In the very heart of the empire, under the very feet of the civil service that enforces the Cathedral’s will, lies decay and ruin due to ideology.
The D.C. Metro is threatening to shut down whole lines for months and possibly a year. This is the mass transit system built in the mid-20th century “ugly government building” aesthetic, whisking noble federal workers to and from the federal nerve center.
The Metro’s infrastructure has not been properly maintained. Maintenance is incredibly important, but the Metro employees have engaged in what is called check-mark paper inspections. Money is required for maintenance, and maintenance is a normal part of running any firm with physical capital and machinery. Where is the money going? Wages, health care, and inefficient outlays to keep city employees happy. D.C. is not alone. All metro areas have seen expenses rise. The MBTA system in the Boston metropolitan area received wonderful press protection when the Boston Globe stated the budget increased only 44% over the last 8 years. This is an era of cost-cutting on the private side, which never ever is suggested for the public sector.
Similar to other public budget issues, this is primarily a problem of public employee unions. Collective bargaining was a bedrock of the progressive economic platform, and even if progressives waffle on it today, public employee unions are a key to their Jenga-styled election coalition. The Wagner Act of 1935 did not apply to state governments. The progressive saint himself, President Franklin Delano Roosevelt, was against the idea of public sector unions. He spoke out against them due to the unique situation of public goods and services.
Since their own services have to do with the functioning of the Government, a strike of public employees manifests nothing less than an intent on their part to prevent or obstruct the operations of Government until their demands are satisfied.
This all changed starting in the ’50s, as governors and mayors allowed public employees to unionize. President Kennedy issued an executive order that allowed federal employees to unionize. Even conservative saint President Reagan was governor as California’s public employees unionized, sinking the state’s finances today. Unions allowed for a concentration of power into the union representatives and lawyers trained at Ivy League universities. The dues became pools of money for funding campaigns. This created an organized interest to use in elections. Unions also allowed progressives to break up the old city machines for vote manufacturing.

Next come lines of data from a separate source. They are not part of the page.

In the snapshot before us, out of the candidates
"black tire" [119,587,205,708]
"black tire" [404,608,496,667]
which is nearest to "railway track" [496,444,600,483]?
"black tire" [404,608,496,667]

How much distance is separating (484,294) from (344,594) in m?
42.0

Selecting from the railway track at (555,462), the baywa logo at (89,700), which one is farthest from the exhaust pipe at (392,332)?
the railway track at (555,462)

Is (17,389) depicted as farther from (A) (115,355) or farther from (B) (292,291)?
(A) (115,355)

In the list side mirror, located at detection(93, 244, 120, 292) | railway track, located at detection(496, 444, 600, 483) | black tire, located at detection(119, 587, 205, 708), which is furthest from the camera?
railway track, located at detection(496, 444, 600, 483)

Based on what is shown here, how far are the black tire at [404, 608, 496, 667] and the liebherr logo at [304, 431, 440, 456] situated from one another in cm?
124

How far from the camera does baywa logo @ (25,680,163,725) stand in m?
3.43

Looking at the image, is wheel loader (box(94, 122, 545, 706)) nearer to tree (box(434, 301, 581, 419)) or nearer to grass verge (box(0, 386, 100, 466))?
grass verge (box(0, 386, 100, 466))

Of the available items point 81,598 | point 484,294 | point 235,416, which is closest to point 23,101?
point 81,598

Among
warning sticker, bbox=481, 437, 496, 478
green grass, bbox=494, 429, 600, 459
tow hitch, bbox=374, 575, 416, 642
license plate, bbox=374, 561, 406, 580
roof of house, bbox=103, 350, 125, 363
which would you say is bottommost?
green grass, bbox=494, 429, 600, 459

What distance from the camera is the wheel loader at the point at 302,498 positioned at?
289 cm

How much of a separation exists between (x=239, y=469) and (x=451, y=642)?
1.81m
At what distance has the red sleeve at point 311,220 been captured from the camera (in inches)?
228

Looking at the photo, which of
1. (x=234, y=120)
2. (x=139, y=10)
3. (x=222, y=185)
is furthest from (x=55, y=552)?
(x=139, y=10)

Tucked away within the story of budget bloat and maintenance decline is the peculiar problem of employee incompetence. Foreshadowing the future of American infrastructure if present trends continue, all of that employee money was going to departments turned into fiefdoms of ethnocentric employment practices. The Metro became a source of easy money for little work, and despite the changing dynamics of the city’s population, the Metro workforce maintained DC’s previous appellation of “Chocolate City.”
In 2012, The Washington Times covered the problems of the Metro. It focused on the culture of complacence, incompetence, and lack of diversity. Now this is not the common lack of diversity, which in liberal parlance means “not enough black people”. This report discussed the black ethnocentric hiring practices that put the Metro in the position that it finds itself today four years after the article. The ethnocentric hiring practices might have reached a nadir with one reported anecdote:
It is a culture in which a white male engineer near completion of a Ph.D. was passed over for a management position in favor of a black man who was barely literate, multiple staffers said.
Those hiring practices are how trains derail and the empire’s capital closes down entire rail lines. How black is the Metro? In the 2012 article, it reports that the Metro has 1.4% Hispanic bus drivers and train operators and 1.5% who are white. Washington DC is nearly 40% white and 10% Hispanic. Those kind of imbalances would be front page in The New York Times, were the situation reversed.
To clean the Augean stables of the Metro employment would require powers of a dictator. This has been tried in Michigan because of corrupt and dysfunctional city governments. The Flint water crisis, perpetrated by an evil white governor, is the national media crisis that is reported. Few stop to consider the majority black city council and black mayor’s role. Imagine a competent firing black employees en masse. The media would go into hysterics. Even Michelle Rhee’s Asian-American status could not prevent her being run out of her job as superintendent of D.C. schools, due to controversial policies than ran opposite to certain constituents’ desires.
The media will protect the public transit systems since they want expansions to those programs. The media even has some random thinkers who want to downplay this and say the Metro is not useful. Markets will fix it! The market will provide a solution right on top of the sunk cost ruin of the old solution. The solutions out there are beyond the pale and unmentionable. Private management? Destroying ethnocentric hiring practices by non-whites? Reforming employee pensions? No, no, no, just open up that wallet wider.
The ruling ideology will not place function over form.